◆ TASK PROMPT
Extract the lines of the listing from the line containing "At what distance does" through the end of the listing, inclusive, and reproduce them verbatim.

(Records excerpted from a collection)
## Begin

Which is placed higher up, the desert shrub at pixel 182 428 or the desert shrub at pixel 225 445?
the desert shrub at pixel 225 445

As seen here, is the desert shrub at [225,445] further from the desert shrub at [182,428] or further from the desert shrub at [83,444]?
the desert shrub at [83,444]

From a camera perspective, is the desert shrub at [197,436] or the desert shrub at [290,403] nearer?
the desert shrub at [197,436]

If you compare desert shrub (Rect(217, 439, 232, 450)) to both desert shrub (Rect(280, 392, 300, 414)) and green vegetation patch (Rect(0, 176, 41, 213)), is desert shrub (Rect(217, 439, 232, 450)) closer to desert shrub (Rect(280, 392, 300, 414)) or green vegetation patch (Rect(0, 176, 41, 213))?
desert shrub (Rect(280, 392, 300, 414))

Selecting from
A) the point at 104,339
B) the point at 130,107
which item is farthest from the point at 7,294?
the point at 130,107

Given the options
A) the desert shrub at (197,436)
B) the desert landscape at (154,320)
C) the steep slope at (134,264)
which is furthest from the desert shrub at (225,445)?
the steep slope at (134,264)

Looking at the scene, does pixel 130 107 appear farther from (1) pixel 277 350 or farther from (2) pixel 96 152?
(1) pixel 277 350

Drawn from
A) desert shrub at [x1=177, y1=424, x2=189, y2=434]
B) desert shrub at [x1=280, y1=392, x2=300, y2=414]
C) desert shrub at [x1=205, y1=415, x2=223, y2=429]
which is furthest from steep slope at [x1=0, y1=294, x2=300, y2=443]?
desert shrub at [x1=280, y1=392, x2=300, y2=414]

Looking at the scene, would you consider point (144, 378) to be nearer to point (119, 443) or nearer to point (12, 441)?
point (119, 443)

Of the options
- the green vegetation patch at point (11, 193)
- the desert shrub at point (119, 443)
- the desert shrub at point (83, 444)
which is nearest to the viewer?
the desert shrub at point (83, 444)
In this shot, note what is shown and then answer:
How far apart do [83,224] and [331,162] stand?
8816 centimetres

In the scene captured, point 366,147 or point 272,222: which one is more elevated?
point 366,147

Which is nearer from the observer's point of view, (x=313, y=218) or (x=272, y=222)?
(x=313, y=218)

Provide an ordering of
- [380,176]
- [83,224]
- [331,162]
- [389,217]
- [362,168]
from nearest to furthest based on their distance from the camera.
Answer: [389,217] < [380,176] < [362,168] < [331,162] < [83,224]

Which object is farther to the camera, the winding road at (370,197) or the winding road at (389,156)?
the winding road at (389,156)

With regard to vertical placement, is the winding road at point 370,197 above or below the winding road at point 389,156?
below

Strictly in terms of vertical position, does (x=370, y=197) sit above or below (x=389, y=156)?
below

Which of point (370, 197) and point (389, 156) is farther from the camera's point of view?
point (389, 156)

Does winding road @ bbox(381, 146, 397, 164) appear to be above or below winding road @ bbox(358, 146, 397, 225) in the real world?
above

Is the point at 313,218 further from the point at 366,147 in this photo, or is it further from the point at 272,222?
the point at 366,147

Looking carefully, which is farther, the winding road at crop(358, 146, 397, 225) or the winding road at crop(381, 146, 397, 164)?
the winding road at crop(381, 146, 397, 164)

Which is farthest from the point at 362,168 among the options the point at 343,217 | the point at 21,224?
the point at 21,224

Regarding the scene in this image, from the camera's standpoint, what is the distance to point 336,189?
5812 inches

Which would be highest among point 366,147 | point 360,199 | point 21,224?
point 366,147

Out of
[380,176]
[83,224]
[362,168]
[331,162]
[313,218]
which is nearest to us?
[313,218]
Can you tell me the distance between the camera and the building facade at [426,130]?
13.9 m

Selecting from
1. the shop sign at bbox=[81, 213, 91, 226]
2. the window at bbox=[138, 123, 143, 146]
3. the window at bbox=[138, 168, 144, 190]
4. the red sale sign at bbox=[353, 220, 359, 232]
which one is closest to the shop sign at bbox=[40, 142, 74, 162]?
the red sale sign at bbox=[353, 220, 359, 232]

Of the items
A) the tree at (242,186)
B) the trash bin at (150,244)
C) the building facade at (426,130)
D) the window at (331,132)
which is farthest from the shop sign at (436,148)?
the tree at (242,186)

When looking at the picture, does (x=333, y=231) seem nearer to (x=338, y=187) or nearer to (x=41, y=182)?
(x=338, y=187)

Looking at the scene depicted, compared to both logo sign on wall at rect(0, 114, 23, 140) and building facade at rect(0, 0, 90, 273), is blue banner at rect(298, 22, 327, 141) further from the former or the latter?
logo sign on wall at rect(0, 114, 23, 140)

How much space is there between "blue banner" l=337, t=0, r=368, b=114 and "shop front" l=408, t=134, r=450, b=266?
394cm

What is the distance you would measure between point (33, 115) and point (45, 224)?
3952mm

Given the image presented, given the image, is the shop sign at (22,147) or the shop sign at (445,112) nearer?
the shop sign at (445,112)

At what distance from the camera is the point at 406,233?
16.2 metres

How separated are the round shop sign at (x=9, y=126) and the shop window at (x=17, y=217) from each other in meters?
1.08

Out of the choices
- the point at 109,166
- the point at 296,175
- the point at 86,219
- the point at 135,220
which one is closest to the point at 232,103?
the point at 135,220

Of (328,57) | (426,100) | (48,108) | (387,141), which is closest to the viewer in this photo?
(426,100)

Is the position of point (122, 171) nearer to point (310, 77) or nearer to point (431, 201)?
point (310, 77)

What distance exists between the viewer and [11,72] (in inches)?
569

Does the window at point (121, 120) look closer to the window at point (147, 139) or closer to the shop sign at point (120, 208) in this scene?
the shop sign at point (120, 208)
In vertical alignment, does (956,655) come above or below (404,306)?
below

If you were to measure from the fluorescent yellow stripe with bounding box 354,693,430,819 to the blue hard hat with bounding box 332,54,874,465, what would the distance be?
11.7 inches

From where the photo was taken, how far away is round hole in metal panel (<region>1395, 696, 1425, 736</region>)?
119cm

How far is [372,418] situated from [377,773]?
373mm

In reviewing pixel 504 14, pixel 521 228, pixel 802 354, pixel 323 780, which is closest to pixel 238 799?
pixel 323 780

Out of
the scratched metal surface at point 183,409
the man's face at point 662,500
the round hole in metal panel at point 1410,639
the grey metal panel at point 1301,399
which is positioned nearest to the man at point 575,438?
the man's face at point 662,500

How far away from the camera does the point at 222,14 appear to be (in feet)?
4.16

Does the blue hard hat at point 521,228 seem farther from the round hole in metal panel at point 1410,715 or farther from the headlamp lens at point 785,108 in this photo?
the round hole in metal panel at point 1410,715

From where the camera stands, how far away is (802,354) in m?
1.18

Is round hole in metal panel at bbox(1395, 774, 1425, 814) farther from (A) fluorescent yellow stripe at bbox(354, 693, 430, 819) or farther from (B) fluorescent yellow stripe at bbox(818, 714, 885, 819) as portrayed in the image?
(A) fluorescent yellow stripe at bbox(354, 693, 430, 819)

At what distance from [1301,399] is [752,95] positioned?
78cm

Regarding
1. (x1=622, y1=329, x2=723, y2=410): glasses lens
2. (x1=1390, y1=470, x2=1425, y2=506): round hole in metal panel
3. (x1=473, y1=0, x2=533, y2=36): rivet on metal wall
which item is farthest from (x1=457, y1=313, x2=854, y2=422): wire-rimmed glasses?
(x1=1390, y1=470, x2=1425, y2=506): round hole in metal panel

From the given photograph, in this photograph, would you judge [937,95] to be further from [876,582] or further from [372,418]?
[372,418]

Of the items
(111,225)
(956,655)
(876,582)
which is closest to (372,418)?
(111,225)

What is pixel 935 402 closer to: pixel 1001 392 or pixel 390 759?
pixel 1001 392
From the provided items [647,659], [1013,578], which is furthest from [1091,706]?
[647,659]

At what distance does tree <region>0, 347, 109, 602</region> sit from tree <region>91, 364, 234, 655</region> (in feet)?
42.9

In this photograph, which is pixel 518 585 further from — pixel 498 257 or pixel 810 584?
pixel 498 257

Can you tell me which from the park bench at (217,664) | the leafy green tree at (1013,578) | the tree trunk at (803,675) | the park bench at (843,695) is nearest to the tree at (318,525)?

## End

◆ TASK OUTPUT
At what distance does tree <region>0, 347, 109, 602</region> sit from tree <region>91, 364, 234, 655</region> (in feet)?
42.9

In this photograph, which is pixel 518 585 further from — pixel 498 257 or pixel 810 584?
pixel 498 257

Can you tell me which from the park bench at (217,664) | the leafy green tree at (1013,578) | the tree trunk at (803,675) | the park bench at (843,695) is nearest to the tree at (318,525)?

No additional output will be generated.